Researchers receive $1.5M grant to lower rates of cervical cancer among incarcerated women

Researchers at the University of Kansas Medical Center will use a $1.5 million grant from the National Cancer Institute to examine ways to lower the rates of cervical cancer among incarcerated women.

Megha Ramaswamy, Ph.D., M.P.H., assistant professor of preventive medicine and public health and a member of The University of Kansas Cancer Center's Cancer Control and Population Health Program, will lead the new project. Ramaswamy has done extensive research into why cervical cancer rates are four to five times higher among women in jails or prisons than in women who aren't incarcerated.

"It's pretty treatable if women get Pap screenings once every three years. Doctors can detect cancerous cells, and then women can get treated," Ramaswamy says.

Ramaswamy and her collaborators conducted an earlier research study that attempted to understand incarcerated women's experiences with Pap tests and follow-up.

"The findings of that study showed that these women indeed had incredible deficits in knowledge. They also had problems with self-efficacy and confidence navigating the system. In many cases, they also lacked money, transportation and social support," she says.

For many incarcerated women, their lives are complex already. About a third of the incarcerated women that the researchers previously surveyed lacked a high school degree, 85 percent smoked cigarettes and more than two-thirds reported substance dependence. More than 60 percent had dealt with childhood violence, and about half had experienced intimate partner violence as well.

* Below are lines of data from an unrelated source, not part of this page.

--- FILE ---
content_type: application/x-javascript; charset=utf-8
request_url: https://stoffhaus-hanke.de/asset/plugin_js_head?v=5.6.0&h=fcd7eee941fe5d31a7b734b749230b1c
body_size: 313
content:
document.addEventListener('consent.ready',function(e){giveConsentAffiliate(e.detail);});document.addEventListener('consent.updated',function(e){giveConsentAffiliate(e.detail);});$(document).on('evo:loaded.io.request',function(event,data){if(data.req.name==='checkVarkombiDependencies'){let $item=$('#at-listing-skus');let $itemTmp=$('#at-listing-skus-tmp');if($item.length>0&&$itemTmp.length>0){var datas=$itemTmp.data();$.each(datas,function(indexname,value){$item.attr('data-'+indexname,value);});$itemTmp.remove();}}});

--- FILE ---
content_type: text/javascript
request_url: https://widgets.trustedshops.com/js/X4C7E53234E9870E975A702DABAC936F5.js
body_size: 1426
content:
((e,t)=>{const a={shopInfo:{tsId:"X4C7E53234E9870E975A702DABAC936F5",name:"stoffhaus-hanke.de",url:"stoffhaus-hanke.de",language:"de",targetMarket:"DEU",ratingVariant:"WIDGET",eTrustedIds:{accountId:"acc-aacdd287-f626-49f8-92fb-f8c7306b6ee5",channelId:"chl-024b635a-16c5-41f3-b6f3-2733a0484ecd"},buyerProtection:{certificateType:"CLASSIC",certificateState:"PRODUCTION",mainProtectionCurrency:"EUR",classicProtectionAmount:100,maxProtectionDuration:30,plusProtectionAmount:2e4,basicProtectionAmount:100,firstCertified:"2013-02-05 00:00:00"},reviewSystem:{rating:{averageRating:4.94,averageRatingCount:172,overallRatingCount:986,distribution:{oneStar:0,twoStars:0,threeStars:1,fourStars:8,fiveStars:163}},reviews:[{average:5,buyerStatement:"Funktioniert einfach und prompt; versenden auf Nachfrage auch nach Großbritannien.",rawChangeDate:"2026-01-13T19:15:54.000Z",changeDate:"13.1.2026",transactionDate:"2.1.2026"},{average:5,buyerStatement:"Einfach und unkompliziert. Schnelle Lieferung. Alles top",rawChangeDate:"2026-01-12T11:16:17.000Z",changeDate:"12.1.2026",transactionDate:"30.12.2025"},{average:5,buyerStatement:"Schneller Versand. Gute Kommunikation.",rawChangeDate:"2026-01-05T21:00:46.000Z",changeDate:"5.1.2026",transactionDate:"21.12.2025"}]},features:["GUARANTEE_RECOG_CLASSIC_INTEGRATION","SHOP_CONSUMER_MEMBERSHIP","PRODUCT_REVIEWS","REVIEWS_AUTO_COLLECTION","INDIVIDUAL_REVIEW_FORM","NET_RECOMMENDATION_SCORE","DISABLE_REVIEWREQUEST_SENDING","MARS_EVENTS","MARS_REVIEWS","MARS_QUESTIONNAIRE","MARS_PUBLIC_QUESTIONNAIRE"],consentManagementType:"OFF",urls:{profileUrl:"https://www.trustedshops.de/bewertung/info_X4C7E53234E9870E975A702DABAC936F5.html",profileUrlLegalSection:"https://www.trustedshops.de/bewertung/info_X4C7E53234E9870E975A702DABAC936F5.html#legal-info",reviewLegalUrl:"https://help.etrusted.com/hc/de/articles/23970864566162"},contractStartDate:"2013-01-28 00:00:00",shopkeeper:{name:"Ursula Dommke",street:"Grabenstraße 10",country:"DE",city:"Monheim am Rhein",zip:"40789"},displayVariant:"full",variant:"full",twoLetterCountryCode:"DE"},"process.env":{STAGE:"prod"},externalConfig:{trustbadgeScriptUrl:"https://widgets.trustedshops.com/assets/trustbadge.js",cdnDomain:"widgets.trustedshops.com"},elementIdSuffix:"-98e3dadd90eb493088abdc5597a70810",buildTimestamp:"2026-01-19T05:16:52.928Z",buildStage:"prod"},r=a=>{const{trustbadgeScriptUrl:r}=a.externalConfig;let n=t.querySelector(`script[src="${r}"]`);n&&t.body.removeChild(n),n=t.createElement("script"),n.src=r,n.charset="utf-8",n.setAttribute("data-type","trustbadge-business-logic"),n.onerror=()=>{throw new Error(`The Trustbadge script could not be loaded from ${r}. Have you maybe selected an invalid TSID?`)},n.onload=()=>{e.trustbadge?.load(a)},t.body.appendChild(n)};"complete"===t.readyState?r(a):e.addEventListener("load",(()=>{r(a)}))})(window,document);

Ramaswamy and colleagues also found that half of the women they've surveyed in previous studies were from some of the poorest areas of Kansas City, specifically in urban cores of Wyandotte County and Kansas City, Mo. These areas are characterized by high rates of poverty, racial/ethnic segregation, violence, and crime.

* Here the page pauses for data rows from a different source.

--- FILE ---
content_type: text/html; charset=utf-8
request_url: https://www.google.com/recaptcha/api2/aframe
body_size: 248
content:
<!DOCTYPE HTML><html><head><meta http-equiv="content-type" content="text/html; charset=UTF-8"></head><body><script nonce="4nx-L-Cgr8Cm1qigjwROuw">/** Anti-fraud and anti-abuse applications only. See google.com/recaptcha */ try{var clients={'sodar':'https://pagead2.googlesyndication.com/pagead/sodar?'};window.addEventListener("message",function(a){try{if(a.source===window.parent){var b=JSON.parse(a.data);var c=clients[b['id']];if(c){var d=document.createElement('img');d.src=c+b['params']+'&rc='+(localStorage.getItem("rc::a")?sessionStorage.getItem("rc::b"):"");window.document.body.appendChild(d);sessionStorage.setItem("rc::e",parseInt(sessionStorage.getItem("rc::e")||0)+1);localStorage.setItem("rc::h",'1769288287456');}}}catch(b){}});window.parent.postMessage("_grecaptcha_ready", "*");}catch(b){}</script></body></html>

The new study will follow 100 incarcerated women in Wyandotte County and 100 women in Jackson County for three years. The researchers will test whether a 10-hour interactive session conducted over a weeklong period in jail will help women increase their reproductive health knowledge and lead to positive changes in health behaviors. In five two-hour interactive sessions with a facilitator, women will be able to ask questions about their situation and will receive information about risk factors, navigating health care services in Kansas City and other important information. The women will also be able to discuss their fears and beliefs about sexual health.

Ramaswamy says that while it may seem like a simple solution, she and her team will also work over three years to tease out the complex set of factors related to the women's health behaviors.

After following the study participants that long, Ramaswamy said that they will be able to help answer key questions that still remain about sexual and reproductive health care for women with criminal justice histories, which is relatively understudied in medical research, she says.

Ramaswamy was awarded the grant after participating in a career development program for junior faculty members through Frontiers: The Heartland Institute for Clinical and Translational Research.

"That program is great because it buys young investigators time," Ramaswamy says.